IEEE/ACM Trans Comput Biol Bioinform. 2019 Jul-Aug;16(4):1203-1210. doi: 10.1109/TCBB.2018.2789880. Epub 2018 Jan 5.
As one of the most challenging tasks in sequence analysis, protein remote homology detection has been extensively studied. Methods based on discriminative models and ranking approaches have achieved the state-of-the-art performance, and these two kinds of methods are complementary. In this study, three LSTM models have been applied to construct the predictors for protein remote homology detection, including ULSTM, BLSTM, and CNN-BLSTM. They are able to automatically extract the local and global sequence order information. Combined with PSSMs, the CNN-BLSTM achieved the best performance among the three LSTM-based models. We named this method as CNN-BLSTM-PSSM. Finally, a new method called ProtDet-CCH was proposed by combining CNN-BLSTM-PSSM and a ranking method HHblits. Tested on a widely used SCOP benchmark dataset, ProtDet-CCH achieved an ROC score of 0.998, and an ROC50 score of 0.982, significantly outperforming other existing state-of-the-art methods. Experimental results on two updated SCOPe independent datasets showed that ProtDet-CCH can achieve stable performance. Furthermore, our method can provide useful insights for studying the features and motifs of protein families and superfamilies. It is anticipated that ProtDet-CCH will become a very useful tool for protein remote homology detection.

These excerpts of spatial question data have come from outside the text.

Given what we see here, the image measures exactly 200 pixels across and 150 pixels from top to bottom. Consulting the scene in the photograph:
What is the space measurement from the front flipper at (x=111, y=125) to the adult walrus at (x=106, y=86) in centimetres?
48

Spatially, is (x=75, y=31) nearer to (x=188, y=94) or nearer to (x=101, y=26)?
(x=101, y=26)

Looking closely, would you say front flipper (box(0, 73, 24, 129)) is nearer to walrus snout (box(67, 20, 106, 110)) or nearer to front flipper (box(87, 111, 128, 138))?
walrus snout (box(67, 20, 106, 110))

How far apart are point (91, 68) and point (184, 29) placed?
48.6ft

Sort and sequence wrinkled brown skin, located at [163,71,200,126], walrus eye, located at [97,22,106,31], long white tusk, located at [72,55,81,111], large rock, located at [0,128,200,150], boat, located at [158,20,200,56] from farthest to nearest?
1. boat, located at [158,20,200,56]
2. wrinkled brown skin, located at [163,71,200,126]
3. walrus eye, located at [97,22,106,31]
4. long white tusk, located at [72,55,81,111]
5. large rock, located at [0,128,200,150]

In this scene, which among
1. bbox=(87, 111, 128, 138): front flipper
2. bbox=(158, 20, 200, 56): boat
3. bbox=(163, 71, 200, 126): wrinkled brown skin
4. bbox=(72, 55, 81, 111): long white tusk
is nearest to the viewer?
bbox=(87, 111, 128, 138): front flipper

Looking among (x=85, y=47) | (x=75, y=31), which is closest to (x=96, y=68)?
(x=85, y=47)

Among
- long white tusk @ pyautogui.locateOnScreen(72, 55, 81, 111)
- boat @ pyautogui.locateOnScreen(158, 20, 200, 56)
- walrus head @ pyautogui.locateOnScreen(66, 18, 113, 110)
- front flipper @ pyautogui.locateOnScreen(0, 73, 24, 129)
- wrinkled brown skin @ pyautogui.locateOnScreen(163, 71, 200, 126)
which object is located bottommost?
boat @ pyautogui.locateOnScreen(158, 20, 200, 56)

作为序列分析中最具挑战性的任务之一,蛋白质远程同源检测得到了广泛的研究。基于判别模型和排序方法的方法已经达到了最新的性能水平,这两种方法是互补的。在这项研究中,我们应用了三个 LSTM 模型来构建蛋白质远程同源检测的预测器,包括 ULSTM、BLSTM 和 CNN-BLSTM。它们能够自动提取局部和全局序列顺序信息。与 PSSMs 结合,CNN-BLSTM 在基于 LSTM 的三种模型中表现最好。我们将这种方法命名为 CNN-BLSTM-PSSM。最后,我们提出了一种新的方法 ProtDet-CCH,它结合了 CNN-BLSTM-PSSM 和排序方法 HHblits。在广泛使用的 SCOP 基准数据集上进行测试,ProtDet-CCH 的 ROC 得分达到 0.998,ROC50 得分达到 0.982,明显优于其他现有的最新方法。在两个更新的 SCOPe 独立数据集上的实验结果表明,ProtDet-CCH 可以实现稳定的性能。此外,我们的方法可以为研究蛋白质家族和超家族的特征和基序提供有用的见解。预计 ProtDet-CCH 将成为蛋白质远程同源检测非常有用的工具。